We show less variable absorption of diluted insulin, based on a difference in the intersubject variability of t max . The origin of such reduced variability is unclear. We hypothesise that it may be related to fewer mechanical pump delivery errors and more consistent absorption from the insulin depot because of its larger size. The lower absorption variability might benefit young children by allowing caregivers to more confidently predict the timing of onset and the duration of insulin action, and providing more consistent glycaemic results during closed-loop insulin delivery.

Our data suggest that background ins c does not reflect residual insulin secretion, as hypothesised previously [7]. In the present study, the fasting C-peptide concentration was lower than the detection limit of 5 pmol/l in more than half of the participants, and did not correlate with ins c . However, the significant positive correlation between ins c and the total daily insulin dose suggests that the background insulin level may result from a slowly absorbing insulin pool in the subcutaneous insulin depot, where the amount of ‘residual’ insulin is proportional to one’s total daily dose. However, this hypothesis is derived from our retrospective analysis on data from a limited sample size and further investigations are warranted.
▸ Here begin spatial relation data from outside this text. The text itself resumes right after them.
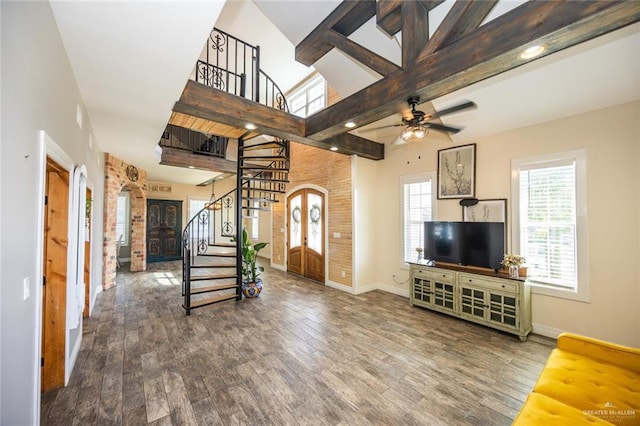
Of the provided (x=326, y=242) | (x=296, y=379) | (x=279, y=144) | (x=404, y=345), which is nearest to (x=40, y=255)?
(x=296, y=379)

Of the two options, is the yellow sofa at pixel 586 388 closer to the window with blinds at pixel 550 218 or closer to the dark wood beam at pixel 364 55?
the window with blinds at pixel 550 218

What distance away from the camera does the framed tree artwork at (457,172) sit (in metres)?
4.22

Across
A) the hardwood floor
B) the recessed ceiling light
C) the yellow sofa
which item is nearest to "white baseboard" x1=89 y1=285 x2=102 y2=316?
the hardwood floor

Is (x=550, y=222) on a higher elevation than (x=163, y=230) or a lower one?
higher

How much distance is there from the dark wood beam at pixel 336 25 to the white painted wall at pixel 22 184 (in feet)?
8.15

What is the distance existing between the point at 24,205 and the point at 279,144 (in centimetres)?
397

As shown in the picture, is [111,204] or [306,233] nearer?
[111,204]

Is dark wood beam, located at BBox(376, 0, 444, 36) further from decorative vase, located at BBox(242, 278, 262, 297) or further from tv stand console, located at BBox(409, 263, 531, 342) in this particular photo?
decorative vase, located at BBox(242, 278, 262, 297)

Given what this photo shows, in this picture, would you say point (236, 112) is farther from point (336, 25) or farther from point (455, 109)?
point (455, 109)

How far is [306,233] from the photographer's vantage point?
6707mm

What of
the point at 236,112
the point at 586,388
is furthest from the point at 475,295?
the point at 236,112

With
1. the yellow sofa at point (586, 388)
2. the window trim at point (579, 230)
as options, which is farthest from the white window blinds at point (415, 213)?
the yellow sofa at point (586, 388)

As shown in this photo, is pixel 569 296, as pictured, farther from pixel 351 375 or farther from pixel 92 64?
pixel 92 64

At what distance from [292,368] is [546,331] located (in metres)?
3.51
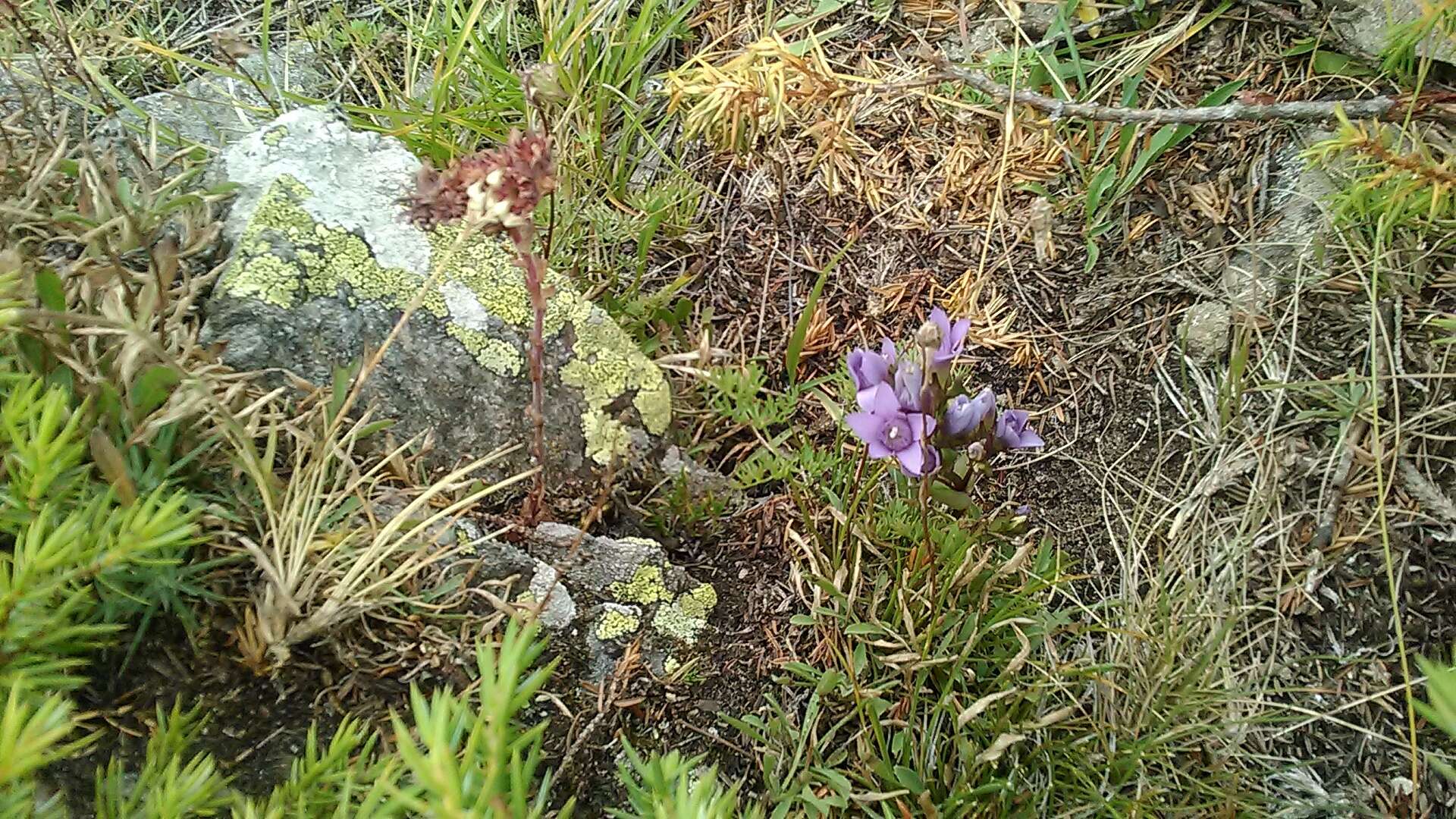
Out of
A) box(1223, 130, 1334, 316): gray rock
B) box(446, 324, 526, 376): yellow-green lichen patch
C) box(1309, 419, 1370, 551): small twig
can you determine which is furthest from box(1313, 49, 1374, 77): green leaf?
box(446, 324, 526, 376): yellow-green lichen patch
The strength of our study is the evaluation of insulin kinetics in an underserved population of young children with type 1 diabetes who may benefit from insulin dilution through reduced variability in insulin absorption. The limitations are the relatively small size of the study and the use of saline instead of a proprietary diluter, which is not generally available. The sampling frequency of 30–60 min is lower than that used by others [2], but this is compensated for by longer visits and the dynamic nature of insulin delivery which enables accurate parameter estimates to be obtained, as demonstrated by computer simulations (ESM Simulation analysis).

In conclusion, we found no significant change in pharmacokinetics when using diluted aspart. However, diluting aspart may lead to less variable absorption and could be beneficial to young children with type 1 diabetes undergoing closed-loop insulin delivery.